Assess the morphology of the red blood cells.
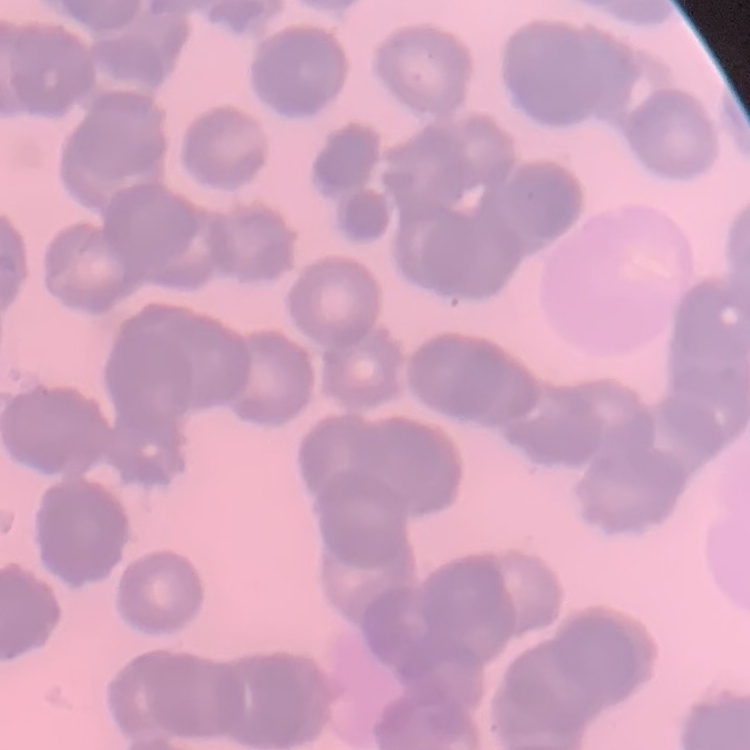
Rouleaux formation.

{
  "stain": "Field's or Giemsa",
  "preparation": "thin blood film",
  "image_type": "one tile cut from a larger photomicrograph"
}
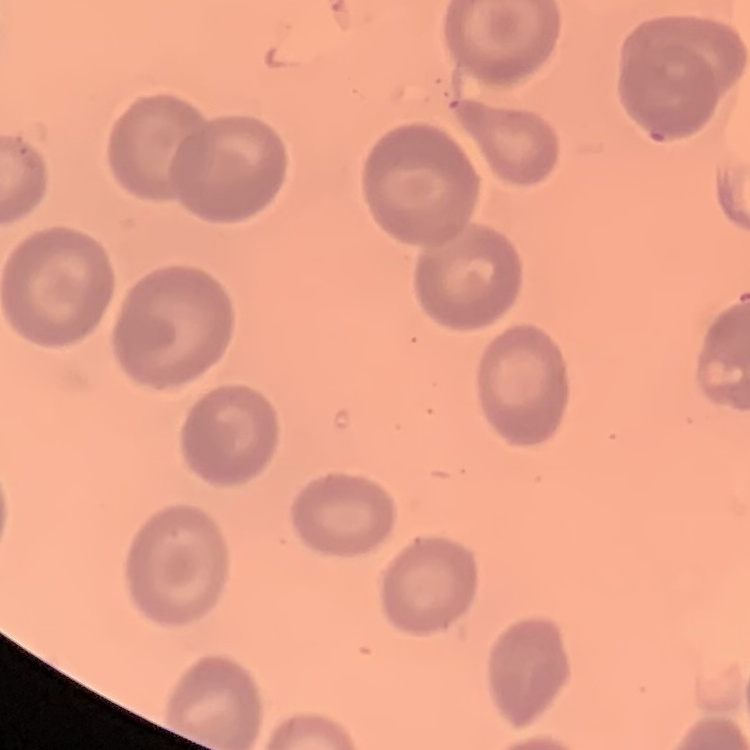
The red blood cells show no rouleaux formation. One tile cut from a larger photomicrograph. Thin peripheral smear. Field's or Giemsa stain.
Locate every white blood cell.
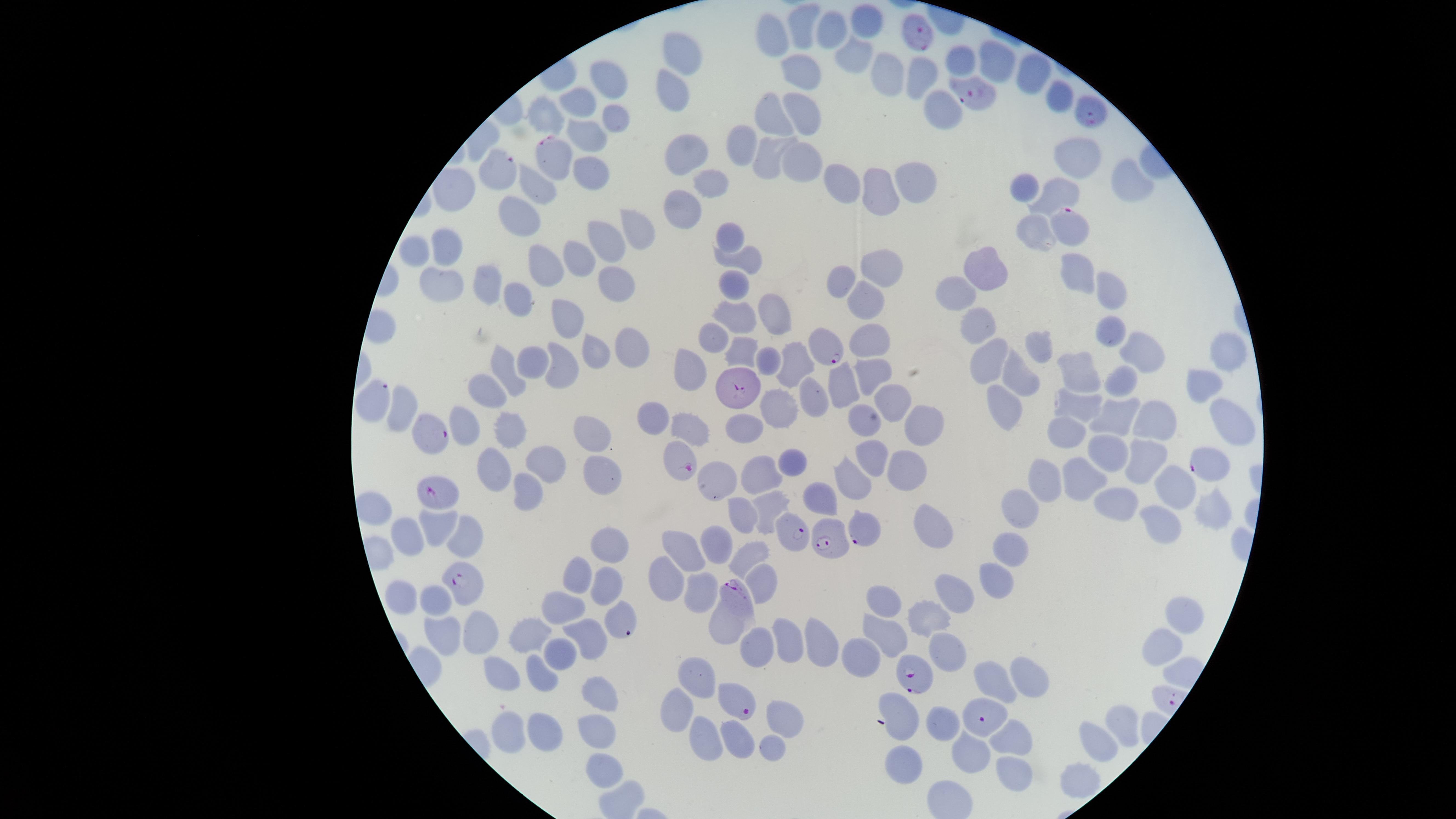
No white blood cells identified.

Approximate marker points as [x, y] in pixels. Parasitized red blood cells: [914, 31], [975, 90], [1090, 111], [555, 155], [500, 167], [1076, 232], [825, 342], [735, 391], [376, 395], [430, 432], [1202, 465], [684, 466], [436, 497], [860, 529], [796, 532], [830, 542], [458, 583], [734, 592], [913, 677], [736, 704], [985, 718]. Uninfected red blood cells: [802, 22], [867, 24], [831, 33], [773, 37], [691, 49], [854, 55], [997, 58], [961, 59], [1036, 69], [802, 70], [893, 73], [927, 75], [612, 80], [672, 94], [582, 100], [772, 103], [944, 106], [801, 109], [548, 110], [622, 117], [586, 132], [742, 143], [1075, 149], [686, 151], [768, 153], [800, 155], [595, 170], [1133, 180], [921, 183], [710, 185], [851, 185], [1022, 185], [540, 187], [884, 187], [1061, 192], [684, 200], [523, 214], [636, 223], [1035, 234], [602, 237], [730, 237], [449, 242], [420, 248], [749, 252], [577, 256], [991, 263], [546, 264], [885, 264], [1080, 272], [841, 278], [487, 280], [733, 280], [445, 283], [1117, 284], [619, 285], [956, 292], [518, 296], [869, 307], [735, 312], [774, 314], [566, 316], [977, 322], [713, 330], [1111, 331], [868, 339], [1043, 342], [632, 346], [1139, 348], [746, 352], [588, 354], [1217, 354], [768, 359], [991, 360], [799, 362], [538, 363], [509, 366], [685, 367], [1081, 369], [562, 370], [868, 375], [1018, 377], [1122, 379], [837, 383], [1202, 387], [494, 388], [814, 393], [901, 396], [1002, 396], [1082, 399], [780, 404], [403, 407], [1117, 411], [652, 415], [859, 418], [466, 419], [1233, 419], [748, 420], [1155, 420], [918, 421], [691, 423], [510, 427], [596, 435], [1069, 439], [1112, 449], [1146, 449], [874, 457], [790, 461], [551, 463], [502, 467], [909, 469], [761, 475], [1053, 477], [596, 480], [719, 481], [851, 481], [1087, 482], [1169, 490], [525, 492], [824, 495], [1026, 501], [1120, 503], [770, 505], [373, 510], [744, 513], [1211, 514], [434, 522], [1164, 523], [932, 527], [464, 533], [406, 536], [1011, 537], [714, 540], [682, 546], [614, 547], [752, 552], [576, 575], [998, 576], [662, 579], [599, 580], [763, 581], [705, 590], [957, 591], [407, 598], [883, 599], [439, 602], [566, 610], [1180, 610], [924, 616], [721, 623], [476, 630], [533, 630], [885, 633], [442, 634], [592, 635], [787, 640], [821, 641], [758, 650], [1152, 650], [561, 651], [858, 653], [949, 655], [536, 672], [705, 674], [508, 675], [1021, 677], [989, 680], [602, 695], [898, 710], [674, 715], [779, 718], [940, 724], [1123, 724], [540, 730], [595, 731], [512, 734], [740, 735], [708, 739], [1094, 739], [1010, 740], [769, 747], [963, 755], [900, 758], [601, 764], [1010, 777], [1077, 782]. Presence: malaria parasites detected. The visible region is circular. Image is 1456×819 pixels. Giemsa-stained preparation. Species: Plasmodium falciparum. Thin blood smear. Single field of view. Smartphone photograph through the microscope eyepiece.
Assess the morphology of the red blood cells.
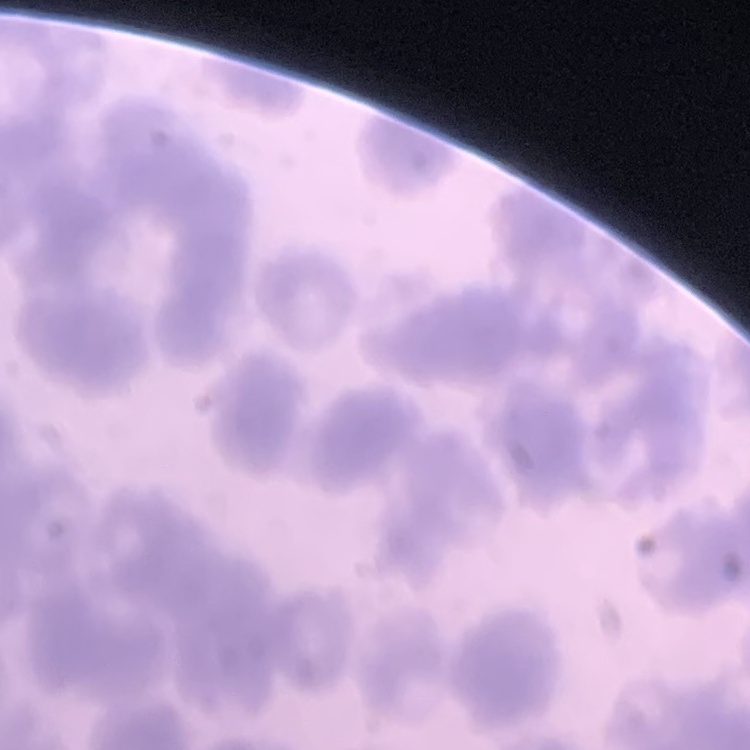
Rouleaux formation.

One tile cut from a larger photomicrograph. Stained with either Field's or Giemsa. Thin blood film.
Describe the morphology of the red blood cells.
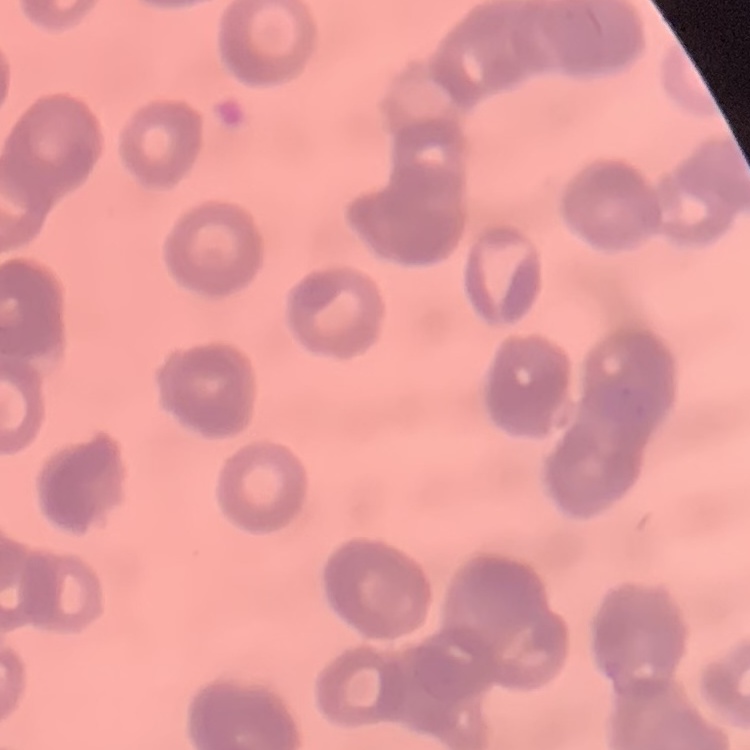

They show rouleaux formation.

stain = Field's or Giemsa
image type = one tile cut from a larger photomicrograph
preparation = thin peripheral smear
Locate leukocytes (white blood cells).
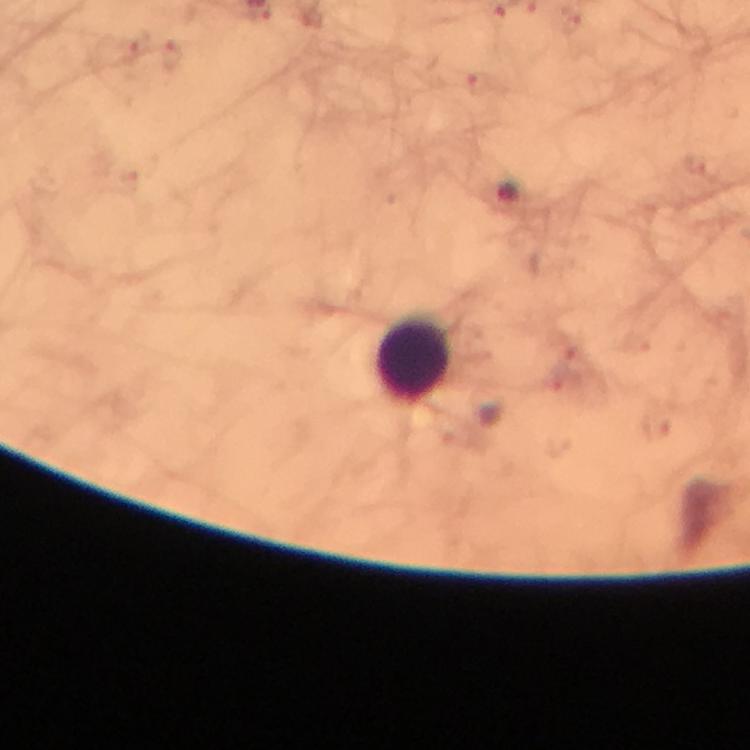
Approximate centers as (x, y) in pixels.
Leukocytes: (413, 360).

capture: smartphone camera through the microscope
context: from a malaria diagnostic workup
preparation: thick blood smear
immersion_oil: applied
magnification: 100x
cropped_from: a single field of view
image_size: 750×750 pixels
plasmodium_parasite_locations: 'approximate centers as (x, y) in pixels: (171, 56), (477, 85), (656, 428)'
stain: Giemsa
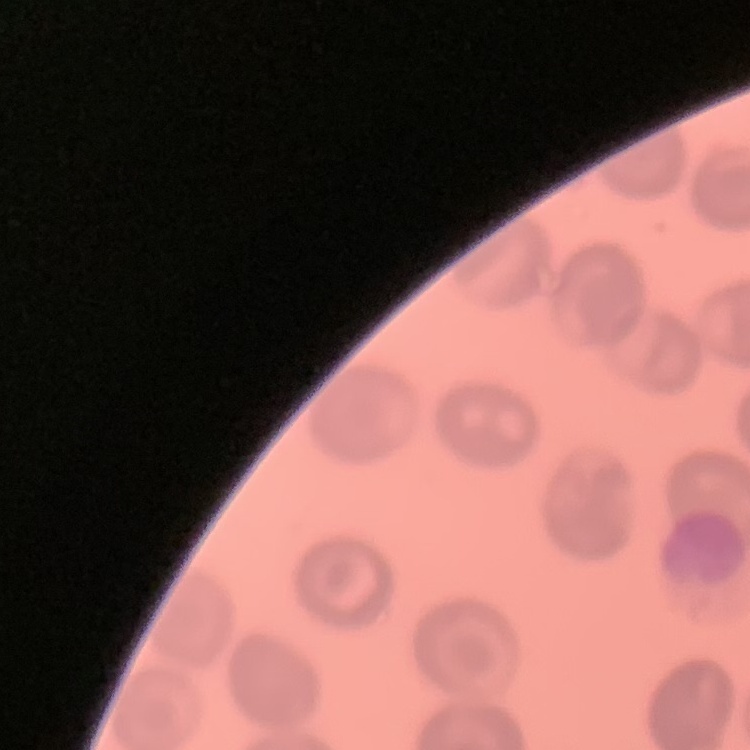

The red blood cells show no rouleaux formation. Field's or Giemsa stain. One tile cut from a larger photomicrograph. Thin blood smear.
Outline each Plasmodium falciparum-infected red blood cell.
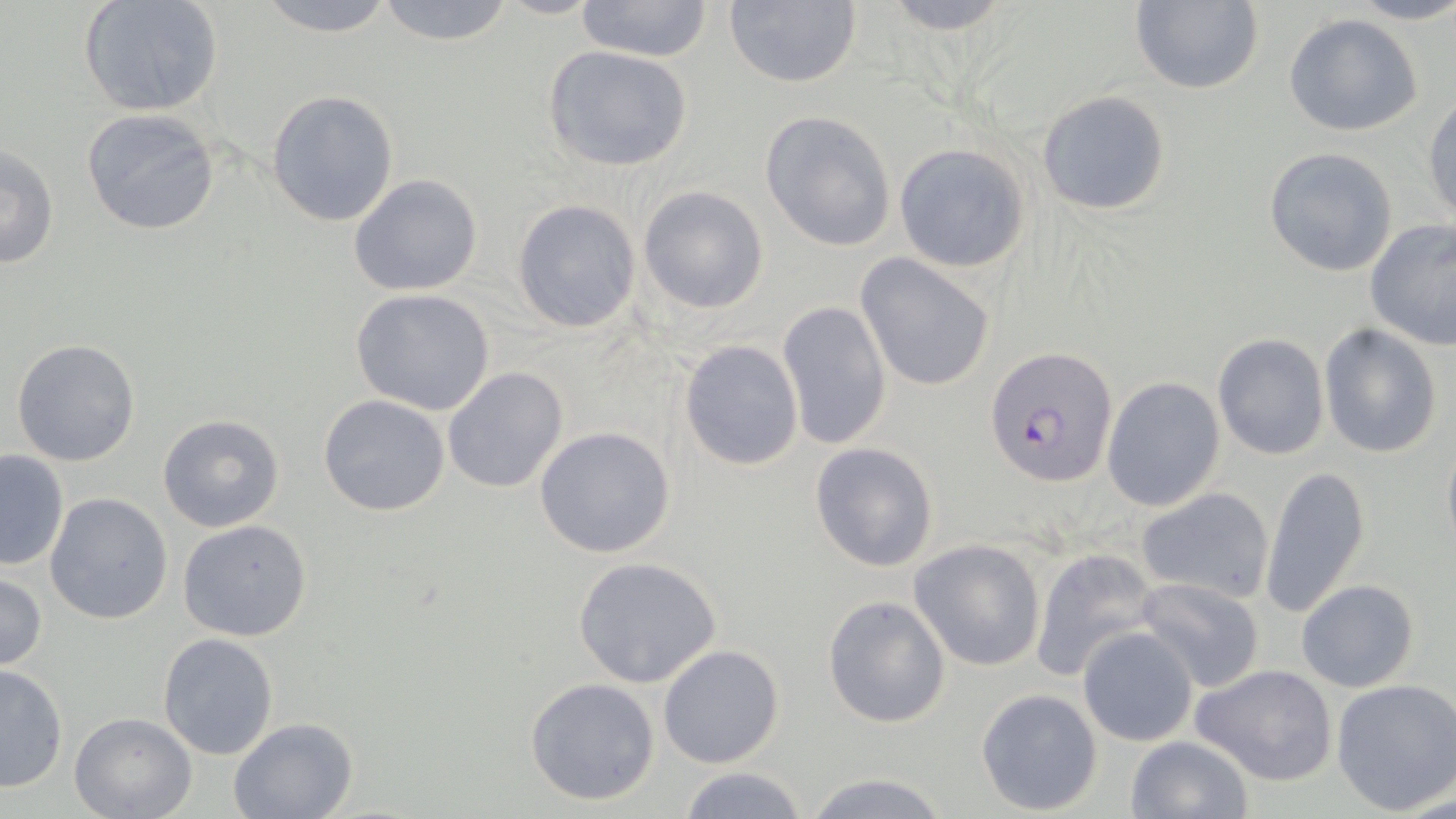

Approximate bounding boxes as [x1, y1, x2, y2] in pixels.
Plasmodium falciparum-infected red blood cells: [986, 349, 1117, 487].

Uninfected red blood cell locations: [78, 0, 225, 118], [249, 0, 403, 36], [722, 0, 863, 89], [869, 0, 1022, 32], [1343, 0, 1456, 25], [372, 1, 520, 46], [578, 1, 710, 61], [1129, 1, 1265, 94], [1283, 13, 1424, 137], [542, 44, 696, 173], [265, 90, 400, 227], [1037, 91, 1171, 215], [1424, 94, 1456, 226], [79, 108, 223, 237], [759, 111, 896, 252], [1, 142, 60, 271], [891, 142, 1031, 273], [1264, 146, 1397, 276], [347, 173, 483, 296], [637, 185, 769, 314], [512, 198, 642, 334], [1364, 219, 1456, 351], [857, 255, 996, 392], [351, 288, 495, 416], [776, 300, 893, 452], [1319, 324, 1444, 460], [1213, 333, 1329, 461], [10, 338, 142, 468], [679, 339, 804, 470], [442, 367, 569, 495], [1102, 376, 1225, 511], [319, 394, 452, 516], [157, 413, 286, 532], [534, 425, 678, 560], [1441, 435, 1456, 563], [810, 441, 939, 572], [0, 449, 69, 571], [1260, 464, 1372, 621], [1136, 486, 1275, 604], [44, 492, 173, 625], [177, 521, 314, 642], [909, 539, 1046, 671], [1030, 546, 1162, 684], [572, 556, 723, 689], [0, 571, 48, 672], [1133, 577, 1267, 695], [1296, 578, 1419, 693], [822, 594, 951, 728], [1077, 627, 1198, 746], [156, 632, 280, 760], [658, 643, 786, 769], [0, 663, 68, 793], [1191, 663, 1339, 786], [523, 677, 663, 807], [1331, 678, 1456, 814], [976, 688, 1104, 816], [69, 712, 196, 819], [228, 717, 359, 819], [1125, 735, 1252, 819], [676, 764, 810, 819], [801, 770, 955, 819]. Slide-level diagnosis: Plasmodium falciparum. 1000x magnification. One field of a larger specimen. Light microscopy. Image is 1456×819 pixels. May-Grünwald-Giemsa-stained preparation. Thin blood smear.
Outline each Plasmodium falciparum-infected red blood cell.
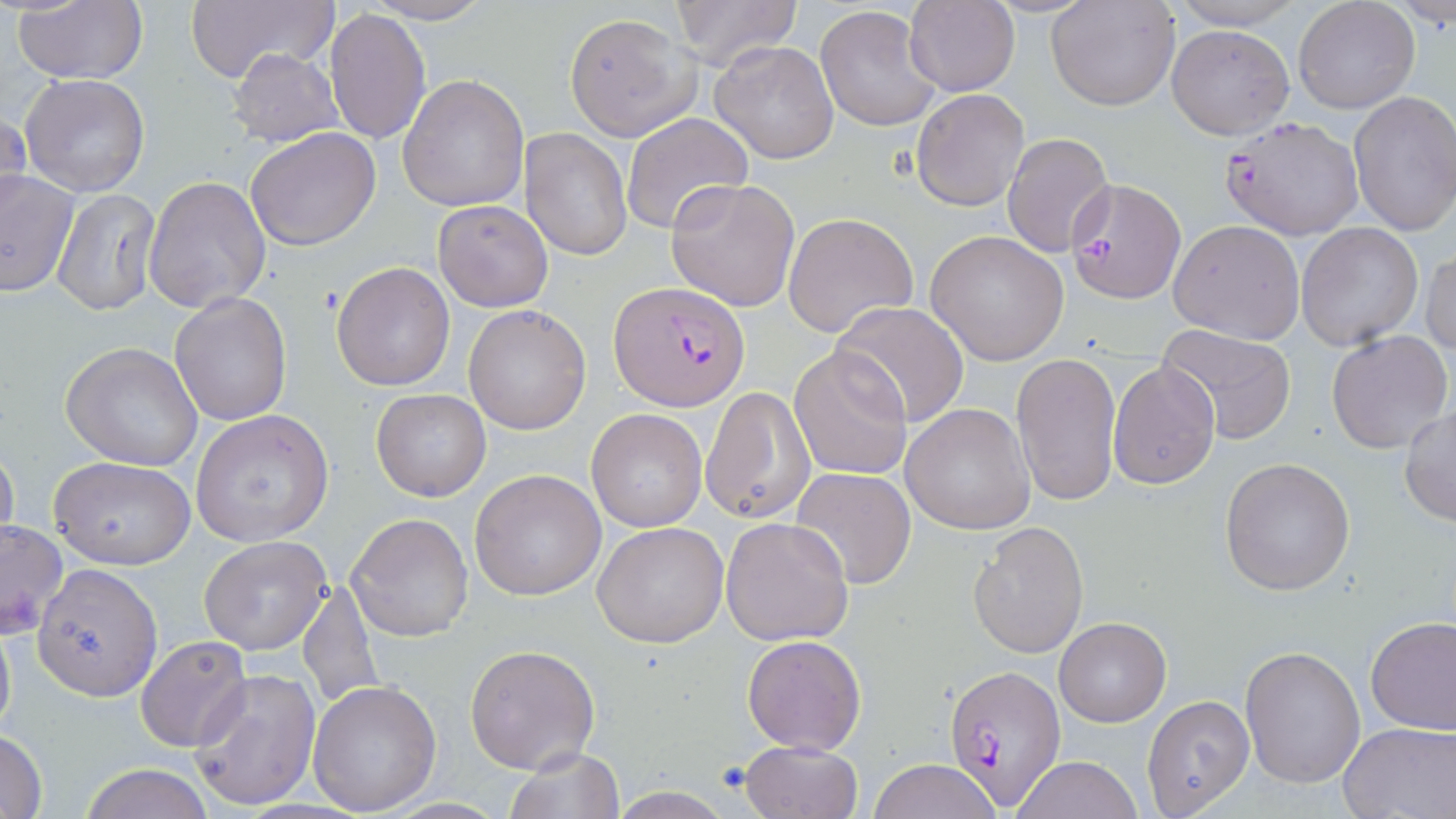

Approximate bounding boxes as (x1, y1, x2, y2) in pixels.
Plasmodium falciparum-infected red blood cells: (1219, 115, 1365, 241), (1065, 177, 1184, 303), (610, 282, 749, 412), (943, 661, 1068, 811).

____

INSTRUCTIONS FOR THE TASK:
Within the material above, only the stretch from the line holding "Approximate centers as (x, y) in pixels." through the line holding "349, 1117, 487]." is to be restated exactly. Pictures are dropped.

ANSWER BOX:
Approximate centers as (x, y) in pixels.
Leukocytes: (413, 360).

capture: smartphone camera through the microscope
context: from a malaria diagnostic workup
preparation: thick blood smear
immersion_oil: applied
magnification: 100x
cropped_from: a single field of view
image_size: 750×750 pixels
plasmodium_parasite_locations: 'approximate centers as (x, y) in pixels: (171, 56), (477, 85), (656, 428)'
stain: Giemsa

The red blood cells show no rouleaux formation. Field's or Giemsa stain. One tile cut from a larger photomicrograph. Thin blood smear.
Outline each Plasmodium falciparum-infected red blood cell.

Approximate bounding boxes as [x1, y1, x2, y2] in pixels.
Plasmodium falciparum-infected red blood cells: [986, 349, 1117, 487].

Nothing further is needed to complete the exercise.